Plans for 10 wind turbines - taller than Lincoln Cathedral - were thrown out by West Lindsey District Council in November after more than 450 people turned out for a meeting at Lincolnshire Showground’s Epic Centre to oppose the scheme.
Councillors said the development would significantly intrude upon and dominate the setting of nearby heritage assets, cause significant harm to archaeological sites in the area and have an adverse visual impact on the setting and appearance of local landscape character.
More than 2,000 people objected to the proposal and there were about 900 letters of support.
But, the company behind the plans, RWE Group, have now launched an appeal with the Government’s Planning Inspectorate to have the decision overturned.

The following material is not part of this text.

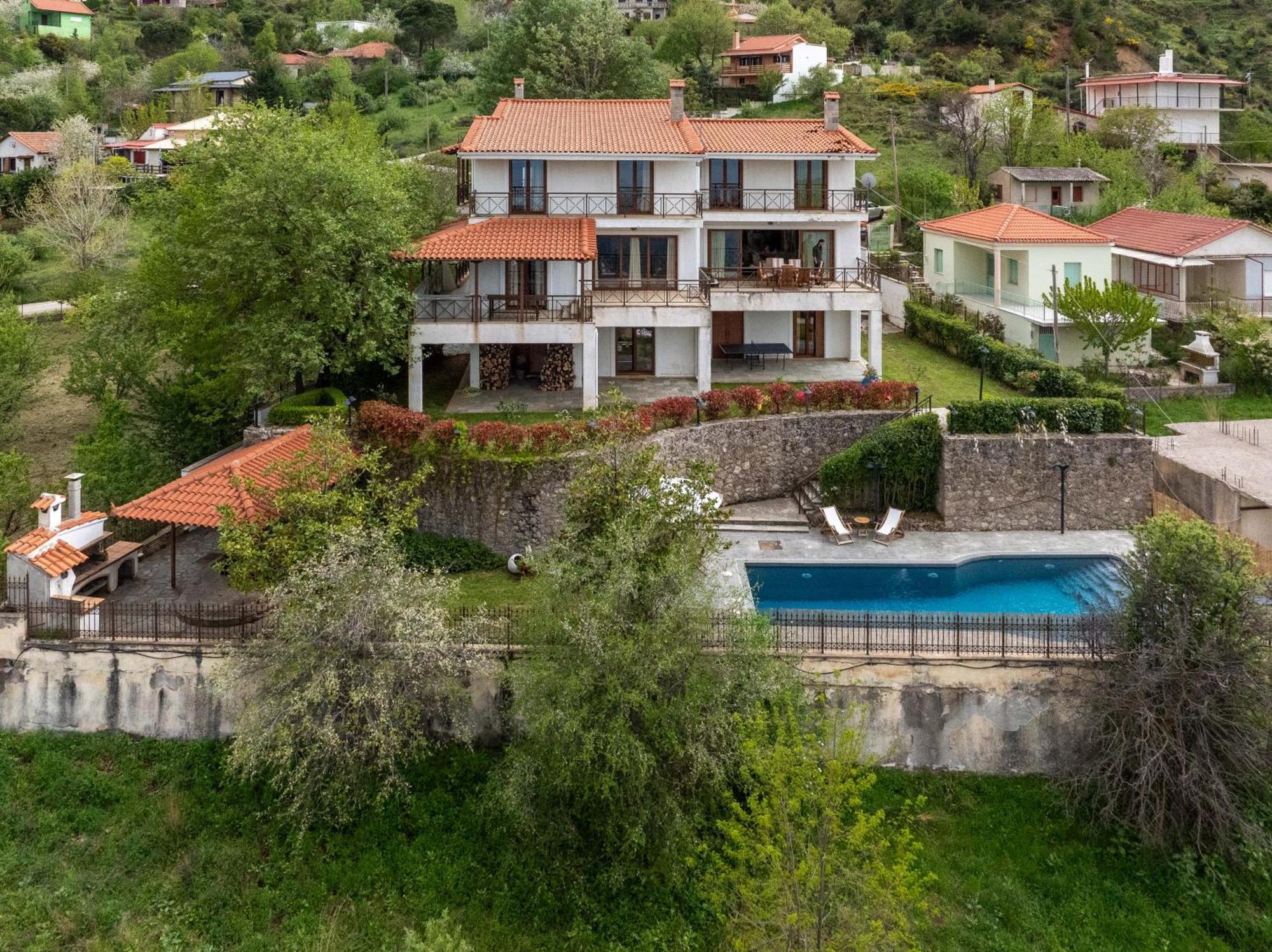 Traditional Luxury Villa Armonia Aigio Exterior photo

Sir Edward this week wrote to Eric Pickles, the Secretary of State for Communities and Local Government, seeking his intervention in the Hemswell Cliff wind farm saga.
In his letter to the minister, Edward Leigh noted the wind turbine proposal at Hemswell Cliff provoked “substantial resistance from local residents and other concerned people, verging on the unanimous.” He voiced his own “deep-seated opposition” to the proposal and raised the alarm regarding RWE’s appeal.
He said: “There is a very real risk of the principles of localism and subsidiarity being significantly undermined if deep-pocketed groups like RWE are capable of spinning out the appeals process to such an extent that district councils and the concerned parish councils feel they cannot feasibly compete,”
Sir Edward warned in his letter. “Alongside concerned residents and other local people, they may be intimidated into silence or inaction by the deep resources of such groups.”
Sir Edward asked the Secretary of State to intervene to “ensure that the wishes of local residents are heeded, that the very fair decision of the planning committee of West Lindsey District Council is upheld, and that the principles of localism... are respected.”
A previously reported, planning applications which would see a single wind turbines, standing at more than 100 metres tall near South Kelsey and Caistor are expected to be considered by West Lindsey District Council planners this month.
There are also further plans pending for two 67-metre tall turbines on the edge of Brookenby.